Items from a data source:
__________

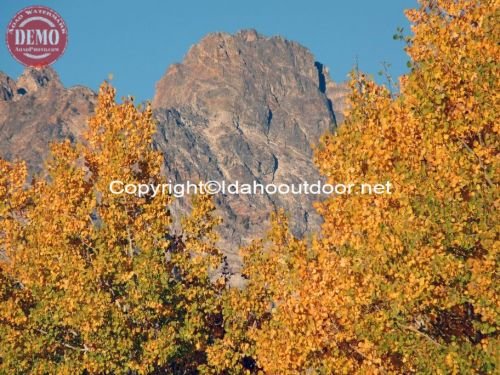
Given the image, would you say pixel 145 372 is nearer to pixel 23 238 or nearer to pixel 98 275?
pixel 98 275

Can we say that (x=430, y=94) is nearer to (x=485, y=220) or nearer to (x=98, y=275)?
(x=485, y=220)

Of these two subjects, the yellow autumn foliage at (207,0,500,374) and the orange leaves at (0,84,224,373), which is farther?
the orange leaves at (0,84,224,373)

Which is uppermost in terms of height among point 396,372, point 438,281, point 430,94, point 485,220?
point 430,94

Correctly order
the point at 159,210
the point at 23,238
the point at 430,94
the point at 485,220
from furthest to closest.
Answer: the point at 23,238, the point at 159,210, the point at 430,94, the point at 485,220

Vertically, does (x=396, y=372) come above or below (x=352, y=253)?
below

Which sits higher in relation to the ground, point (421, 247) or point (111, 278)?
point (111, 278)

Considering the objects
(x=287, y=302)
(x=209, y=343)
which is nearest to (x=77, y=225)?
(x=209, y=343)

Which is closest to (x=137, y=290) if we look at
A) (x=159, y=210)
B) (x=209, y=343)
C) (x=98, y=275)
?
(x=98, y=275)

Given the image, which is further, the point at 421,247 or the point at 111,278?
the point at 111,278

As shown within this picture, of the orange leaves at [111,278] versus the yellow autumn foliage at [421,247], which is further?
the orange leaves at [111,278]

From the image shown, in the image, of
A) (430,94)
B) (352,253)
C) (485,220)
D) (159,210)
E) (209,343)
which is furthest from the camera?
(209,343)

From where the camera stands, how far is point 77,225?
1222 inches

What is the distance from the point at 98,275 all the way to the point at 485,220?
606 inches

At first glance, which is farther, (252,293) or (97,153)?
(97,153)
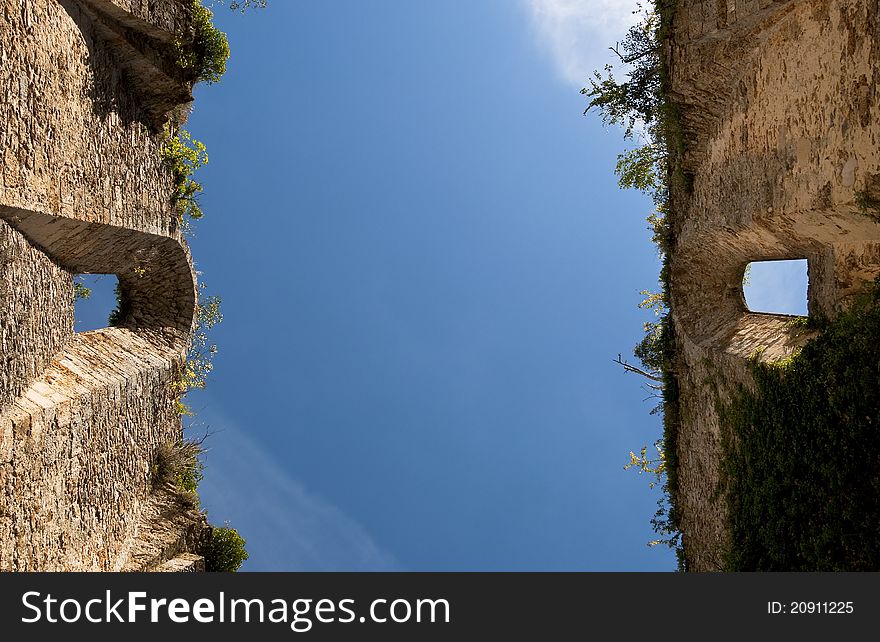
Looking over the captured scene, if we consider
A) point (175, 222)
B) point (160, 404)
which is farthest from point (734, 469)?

__________

## Exercise:
Reproduce the lines of the items word for word, starting with the line that contains "At first glance, which" and continuing through the last line of the items. Leave out the pictures.

## Correct response:
At first glance, which is farther, (252,293) or (97,153)?
(97,153)
Looking over the captured scene, if we consider
A) point (175, 222)
B) point (160, 404)
which is farthest from point (734, 469)?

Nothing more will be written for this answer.